Ok, thats a lie. There ARE jobs in my field. The problem was I just didn't want them. With each online application, job description and interview, I felt more and more repelled by the idea of working in the same field. I felt like a part of me was shrivelling up and dying each time I opened my browser to search. So I stopped searching.
I decided to take a break from job hunting. I deserved a break, didn't I? And so I did - break.
I did a bunch of different things. I booked a european trip that spanned from Scotland to England and to France. I spent time with family and friends from out of town. I generally reacquainted myself with waking up without an alarm clock, showering on alternate days (more lies… way less frequent than alternate days) and getting back in touch with people i had lost track of. I renounced all my bras and stopped using concealer and corrector.
Another interesting thing happened: without the schedule and routine of a job, I suddenly had an abundance of time on my hands. Sure, some of this time was spent zombie-like in front of Netflix, but most was not.

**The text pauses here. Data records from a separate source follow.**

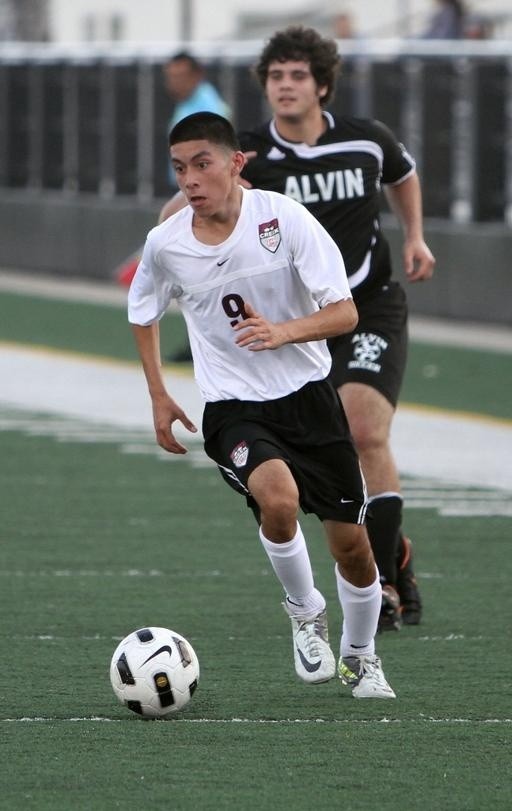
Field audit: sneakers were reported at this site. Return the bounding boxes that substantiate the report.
[337,655,397,698]
[378,535,421,632]
[281,602,336,684]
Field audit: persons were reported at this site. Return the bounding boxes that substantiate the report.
[128,112,396,698]
[161,48,241,362]
[418,1,465,42]
[157,23,437,631]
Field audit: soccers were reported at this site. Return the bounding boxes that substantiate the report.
[110,628,199,717]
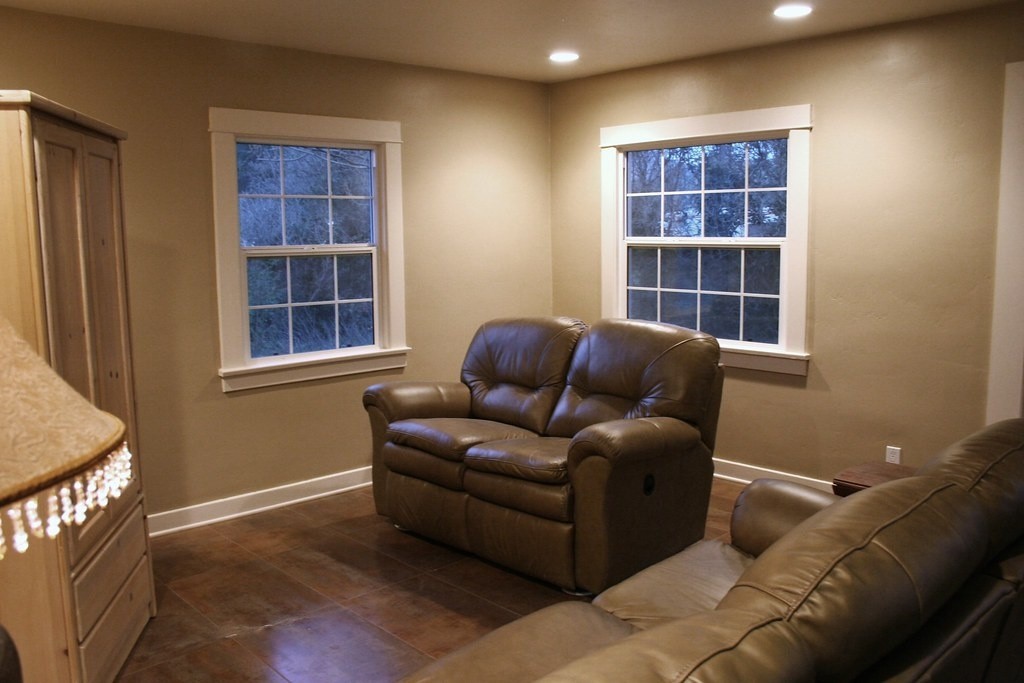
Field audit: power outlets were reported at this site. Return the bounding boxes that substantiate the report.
[885,445,902,466]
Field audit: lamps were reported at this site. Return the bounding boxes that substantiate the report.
[0,313,134,683]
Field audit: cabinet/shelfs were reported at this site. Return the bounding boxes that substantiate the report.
[0,88,160,683]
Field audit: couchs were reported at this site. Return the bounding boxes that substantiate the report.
[416,416,1024,683]
[365,315,727,595]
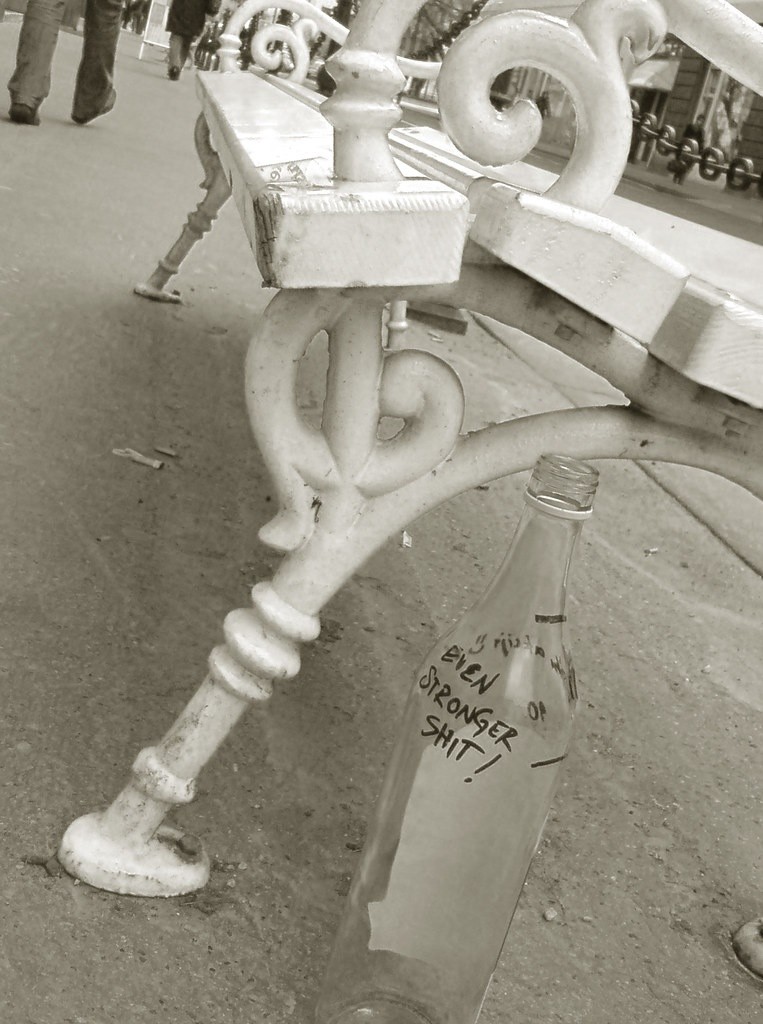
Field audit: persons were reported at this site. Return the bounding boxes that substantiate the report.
[671,113,707,184]
[8,1,123,126]
[164,1,220,80]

Before this time, I didn't have any hobbies or interests. I would panic if anyone asked. Umm.. reading? “Film”? Seriously, who has time for hobbies? BUT NOW - I could find time.
Here’s what I decided to jump into (things to keep in mind: I am a 90 year old woman in a 36 year old’s body, who has been TOLD she looks not a day over 29):
—Recipes (Not cooking. Recipes)
—DIY (not well)
—Crafts (not well at ALL)
—Research (body care - hence the business, but thats another blog for another time)
—Online dating (yes, weird interest. Move along)
—Makeup trends (but not necessarily on my face)
—Pinterest (You guys! How come no one told me about Pinterest before?)
My interests are mainly sedentary - I can see that - but they make me so HAPPY and FULL. I’ve expanded my outlook on life and on myself. These little things made me cheerful and curious and generally a better person.
Career wise, my business idea actually sprang from this time of my life when i was exploring new things. Some of my DIY work (the better aspects of it) centred around natural beauty and skin care. I researched and tested and experimented till I had a skeleton of an idea. Again - another blog for another time.
This time to focus and breathe was probably the best gift I have ever given myself.
I now understand the predominantly European concept of a gap year. The time off from the ceaseless planning and coordinating of our lives offers a chance to break, regroup and refocus. Once those eyes are clear, theres a chance that we start seeing the right path, with clarity (or, at least, the next path that takes us to the right path).
And at the VERY least, we learn how to knit terrible hats for our families to keep their heads warm and crafty.